* START Data excerpts *
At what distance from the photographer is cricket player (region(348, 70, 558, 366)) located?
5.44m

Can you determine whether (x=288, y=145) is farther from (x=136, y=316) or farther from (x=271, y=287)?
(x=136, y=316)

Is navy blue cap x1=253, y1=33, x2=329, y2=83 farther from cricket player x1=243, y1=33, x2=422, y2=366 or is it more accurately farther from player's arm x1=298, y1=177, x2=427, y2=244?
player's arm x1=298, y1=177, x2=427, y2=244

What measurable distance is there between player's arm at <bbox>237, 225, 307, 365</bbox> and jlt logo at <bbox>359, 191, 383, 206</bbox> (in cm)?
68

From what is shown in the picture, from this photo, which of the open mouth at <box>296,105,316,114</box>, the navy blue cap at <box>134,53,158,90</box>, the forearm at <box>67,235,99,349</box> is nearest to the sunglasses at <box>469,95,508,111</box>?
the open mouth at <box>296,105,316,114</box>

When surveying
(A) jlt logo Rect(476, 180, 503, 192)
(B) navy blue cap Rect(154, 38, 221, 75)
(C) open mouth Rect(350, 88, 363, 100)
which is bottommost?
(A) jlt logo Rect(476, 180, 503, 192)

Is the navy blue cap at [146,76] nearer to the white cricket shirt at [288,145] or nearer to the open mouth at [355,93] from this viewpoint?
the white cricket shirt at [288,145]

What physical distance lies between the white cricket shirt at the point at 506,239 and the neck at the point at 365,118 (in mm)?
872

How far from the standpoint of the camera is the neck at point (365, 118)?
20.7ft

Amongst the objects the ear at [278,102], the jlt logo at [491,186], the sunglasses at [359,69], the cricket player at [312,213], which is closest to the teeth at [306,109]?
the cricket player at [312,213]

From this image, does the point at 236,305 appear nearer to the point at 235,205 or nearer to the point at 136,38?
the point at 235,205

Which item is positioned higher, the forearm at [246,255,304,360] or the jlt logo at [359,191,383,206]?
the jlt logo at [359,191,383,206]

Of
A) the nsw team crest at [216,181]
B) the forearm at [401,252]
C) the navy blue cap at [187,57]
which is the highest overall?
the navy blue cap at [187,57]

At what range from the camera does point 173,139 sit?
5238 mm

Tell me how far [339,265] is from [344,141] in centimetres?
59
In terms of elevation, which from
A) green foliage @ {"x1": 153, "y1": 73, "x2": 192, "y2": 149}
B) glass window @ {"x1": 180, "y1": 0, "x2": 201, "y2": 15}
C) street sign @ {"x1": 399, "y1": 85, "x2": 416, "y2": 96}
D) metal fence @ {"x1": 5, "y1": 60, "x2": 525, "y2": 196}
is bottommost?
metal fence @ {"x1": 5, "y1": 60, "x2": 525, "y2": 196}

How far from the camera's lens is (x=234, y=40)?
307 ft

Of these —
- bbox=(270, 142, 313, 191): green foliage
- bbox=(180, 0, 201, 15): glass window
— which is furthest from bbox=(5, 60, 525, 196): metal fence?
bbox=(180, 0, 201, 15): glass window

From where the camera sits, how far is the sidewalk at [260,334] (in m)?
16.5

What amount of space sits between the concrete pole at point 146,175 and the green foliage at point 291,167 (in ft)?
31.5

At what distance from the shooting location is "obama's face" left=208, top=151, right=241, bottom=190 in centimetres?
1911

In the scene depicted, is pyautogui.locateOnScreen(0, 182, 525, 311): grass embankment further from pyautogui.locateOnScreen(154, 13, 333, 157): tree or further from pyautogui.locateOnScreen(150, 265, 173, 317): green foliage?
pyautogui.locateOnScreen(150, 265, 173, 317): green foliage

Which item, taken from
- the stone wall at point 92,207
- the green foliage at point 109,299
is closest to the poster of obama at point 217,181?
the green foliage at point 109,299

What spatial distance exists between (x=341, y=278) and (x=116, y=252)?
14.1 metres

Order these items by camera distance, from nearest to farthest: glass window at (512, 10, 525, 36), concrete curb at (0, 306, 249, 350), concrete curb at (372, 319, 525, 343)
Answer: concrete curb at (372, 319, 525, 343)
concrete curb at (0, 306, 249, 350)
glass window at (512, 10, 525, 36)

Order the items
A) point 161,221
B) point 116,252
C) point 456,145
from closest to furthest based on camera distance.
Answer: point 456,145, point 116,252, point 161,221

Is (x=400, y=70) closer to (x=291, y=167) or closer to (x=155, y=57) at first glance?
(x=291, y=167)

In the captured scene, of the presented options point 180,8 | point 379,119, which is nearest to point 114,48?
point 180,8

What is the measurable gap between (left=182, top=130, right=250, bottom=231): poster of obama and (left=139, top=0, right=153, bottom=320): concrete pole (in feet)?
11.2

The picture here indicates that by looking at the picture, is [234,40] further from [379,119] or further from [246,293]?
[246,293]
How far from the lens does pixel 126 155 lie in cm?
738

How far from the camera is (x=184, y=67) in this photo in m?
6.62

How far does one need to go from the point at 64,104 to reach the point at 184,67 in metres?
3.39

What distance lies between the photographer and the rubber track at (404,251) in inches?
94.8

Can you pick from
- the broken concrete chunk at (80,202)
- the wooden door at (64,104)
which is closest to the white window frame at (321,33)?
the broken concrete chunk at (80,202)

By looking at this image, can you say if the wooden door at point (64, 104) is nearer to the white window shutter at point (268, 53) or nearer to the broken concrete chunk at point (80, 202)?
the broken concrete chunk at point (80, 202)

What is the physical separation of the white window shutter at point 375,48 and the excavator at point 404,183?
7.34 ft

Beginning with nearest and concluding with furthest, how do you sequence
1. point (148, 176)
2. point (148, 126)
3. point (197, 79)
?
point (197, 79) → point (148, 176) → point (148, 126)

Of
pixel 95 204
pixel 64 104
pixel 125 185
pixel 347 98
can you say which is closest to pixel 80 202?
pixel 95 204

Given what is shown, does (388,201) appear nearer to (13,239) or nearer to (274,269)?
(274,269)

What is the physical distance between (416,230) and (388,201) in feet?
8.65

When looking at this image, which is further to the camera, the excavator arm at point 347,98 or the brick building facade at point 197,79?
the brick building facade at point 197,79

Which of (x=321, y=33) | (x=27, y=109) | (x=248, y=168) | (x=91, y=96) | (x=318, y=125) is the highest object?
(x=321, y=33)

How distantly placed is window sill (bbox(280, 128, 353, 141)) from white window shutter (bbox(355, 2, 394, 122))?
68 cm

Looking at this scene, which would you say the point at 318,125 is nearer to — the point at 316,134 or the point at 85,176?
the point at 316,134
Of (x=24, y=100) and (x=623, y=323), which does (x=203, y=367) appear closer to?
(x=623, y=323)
* END Data excerpts *
* START Data excerpts *
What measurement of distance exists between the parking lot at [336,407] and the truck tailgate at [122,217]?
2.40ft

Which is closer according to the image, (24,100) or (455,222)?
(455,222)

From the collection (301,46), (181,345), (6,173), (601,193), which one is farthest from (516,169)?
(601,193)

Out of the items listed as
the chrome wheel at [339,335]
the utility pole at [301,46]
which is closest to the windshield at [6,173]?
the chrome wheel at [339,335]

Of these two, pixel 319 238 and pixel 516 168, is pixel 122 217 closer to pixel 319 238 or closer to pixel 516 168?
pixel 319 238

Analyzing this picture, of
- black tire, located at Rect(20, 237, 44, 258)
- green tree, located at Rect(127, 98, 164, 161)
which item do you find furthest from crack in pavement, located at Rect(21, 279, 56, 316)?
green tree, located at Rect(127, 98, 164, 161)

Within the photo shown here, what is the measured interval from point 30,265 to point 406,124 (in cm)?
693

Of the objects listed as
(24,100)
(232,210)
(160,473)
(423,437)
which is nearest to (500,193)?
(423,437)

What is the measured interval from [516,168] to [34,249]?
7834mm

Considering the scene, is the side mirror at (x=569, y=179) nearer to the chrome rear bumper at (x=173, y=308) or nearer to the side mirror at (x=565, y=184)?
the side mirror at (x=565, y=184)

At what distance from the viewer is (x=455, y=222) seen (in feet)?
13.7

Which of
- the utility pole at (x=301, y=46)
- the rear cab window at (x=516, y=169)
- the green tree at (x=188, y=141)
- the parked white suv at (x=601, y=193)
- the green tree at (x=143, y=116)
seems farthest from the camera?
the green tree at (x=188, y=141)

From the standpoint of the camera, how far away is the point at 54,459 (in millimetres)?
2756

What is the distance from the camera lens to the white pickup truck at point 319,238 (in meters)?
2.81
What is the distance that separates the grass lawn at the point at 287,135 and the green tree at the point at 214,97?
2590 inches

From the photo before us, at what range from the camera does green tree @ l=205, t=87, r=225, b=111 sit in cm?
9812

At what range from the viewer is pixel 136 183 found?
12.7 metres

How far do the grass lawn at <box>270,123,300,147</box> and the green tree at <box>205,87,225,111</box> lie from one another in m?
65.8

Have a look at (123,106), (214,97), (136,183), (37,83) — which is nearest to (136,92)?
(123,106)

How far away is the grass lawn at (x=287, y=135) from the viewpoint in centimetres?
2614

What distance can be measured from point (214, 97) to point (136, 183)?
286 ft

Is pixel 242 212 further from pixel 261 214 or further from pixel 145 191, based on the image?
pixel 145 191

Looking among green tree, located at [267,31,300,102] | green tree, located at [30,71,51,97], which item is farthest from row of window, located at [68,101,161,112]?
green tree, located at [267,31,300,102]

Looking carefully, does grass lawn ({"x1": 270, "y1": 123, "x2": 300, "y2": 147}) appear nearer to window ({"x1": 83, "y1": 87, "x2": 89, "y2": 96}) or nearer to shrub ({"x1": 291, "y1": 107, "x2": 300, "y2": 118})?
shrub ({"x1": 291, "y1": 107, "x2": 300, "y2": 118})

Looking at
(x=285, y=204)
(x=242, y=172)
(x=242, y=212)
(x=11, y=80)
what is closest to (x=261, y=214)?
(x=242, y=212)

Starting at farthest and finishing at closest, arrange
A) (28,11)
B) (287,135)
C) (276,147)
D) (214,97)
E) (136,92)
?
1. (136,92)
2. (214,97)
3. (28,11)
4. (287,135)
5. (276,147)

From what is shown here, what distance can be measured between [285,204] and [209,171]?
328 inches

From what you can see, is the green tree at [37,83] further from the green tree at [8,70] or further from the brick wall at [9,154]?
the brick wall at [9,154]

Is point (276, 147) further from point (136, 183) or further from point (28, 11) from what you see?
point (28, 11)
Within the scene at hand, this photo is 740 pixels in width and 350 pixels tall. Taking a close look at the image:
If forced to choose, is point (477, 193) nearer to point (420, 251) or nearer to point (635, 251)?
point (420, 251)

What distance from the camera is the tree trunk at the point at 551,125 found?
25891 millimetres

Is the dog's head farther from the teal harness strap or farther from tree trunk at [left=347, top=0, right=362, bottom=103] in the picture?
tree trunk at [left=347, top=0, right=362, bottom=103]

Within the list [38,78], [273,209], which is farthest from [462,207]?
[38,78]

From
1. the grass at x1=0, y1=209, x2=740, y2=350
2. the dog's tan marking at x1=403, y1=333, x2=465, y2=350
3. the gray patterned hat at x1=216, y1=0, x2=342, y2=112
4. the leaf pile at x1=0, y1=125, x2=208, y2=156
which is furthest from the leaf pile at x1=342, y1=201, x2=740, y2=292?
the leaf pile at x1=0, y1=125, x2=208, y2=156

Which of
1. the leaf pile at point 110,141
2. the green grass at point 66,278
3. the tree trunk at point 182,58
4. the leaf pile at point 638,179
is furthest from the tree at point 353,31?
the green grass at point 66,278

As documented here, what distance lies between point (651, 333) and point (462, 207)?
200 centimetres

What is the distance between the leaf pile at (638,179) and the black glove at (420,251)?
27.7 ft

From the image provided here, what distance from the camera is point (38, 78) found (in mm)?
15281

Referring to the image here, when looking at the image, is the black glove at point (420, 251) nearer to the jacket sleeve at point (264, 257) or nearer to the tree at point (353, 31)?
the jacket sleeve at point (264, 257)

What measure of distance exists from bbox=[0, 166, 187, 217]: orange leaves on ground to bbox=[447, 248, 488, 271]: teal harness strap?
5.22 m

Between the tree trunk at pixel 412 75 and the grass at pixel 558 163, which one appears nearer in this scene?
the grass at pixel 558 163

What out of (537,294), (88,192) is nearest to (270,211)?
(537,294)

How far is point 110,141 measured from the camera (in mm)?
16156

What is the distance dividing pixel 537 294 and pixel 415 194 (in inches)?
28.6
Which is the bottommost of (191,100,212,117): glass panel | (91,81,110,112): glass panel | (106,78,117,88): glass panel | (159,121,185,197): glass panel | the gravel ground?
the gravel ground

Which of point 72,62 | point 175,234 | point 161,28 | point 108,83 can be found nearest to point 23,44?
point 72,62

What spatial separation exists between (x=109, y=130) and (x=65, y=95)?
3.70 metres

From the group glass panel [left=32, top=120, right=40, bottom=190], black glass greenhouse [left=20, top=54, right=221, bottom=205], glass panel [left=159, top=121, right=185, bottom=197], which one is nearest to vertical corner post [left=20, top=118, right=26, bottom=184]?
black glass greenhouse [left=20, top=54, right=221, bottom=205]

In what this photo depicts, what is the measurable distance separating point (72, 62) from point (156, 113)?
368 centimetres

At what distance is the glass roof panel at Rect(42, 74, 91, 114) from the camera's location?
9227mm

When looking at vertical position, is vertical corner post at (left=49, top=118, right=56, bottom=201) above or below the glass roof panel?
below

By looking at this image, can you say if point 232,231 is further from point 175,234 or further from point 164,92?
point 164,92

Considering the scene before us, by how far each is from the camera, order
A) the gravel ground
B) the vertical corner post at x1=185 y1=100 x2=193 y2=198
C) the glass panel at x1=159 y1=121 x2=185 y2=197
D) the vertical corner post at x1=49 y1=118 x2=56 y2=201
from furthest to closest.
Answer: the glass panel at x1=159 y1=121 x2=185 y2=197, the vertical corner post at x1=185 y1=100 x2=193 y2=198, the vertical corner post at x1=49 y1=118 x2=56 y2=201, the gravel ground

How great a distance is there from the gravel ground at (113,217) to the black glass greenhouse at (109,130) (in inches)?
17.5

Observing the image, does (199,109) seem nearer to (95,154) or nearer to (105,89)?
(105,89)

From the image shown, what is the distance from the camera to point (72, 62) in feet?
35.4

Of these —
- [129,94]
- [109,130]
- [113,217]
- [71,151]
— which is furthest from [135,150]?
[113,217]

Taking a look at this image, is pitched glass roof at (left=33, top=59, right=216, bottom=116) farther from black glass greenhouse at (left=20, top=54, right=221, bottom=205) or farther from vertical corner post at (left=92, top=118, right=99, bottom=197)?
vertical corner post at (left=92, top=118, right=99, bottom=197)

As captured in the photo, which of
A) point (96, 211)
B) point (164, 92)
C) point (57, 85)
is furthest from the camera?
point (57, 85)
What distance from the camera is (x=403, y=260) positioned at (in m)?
* END Data excerpts *
Problem statement
Identify each line of the material above that contains the string "Rect" with the same capitalization, and copy those lines.

Written solution
(A) jlt logo Rect(476, 180, 503, 192)
(B) navy blue cap Rect(154, 38, 221, 75)
(C) open mouth Rect(350, 88, 363, 100)
(A) jlt logo Rect(476, 180, 503, 192)
- black tire, located at Rect(20, 237, 44, 258)
- green tree, located at Rect(127, 98, 164, 161)
which item do you find furthest from crack in pavement, located at Rect(21, 279, 56, 316)?
green tree, located at Rect(127, 98, 164, 161)
At what distance is the glass roof panel at Rect(42, 74, 91, 114) from the camera's location?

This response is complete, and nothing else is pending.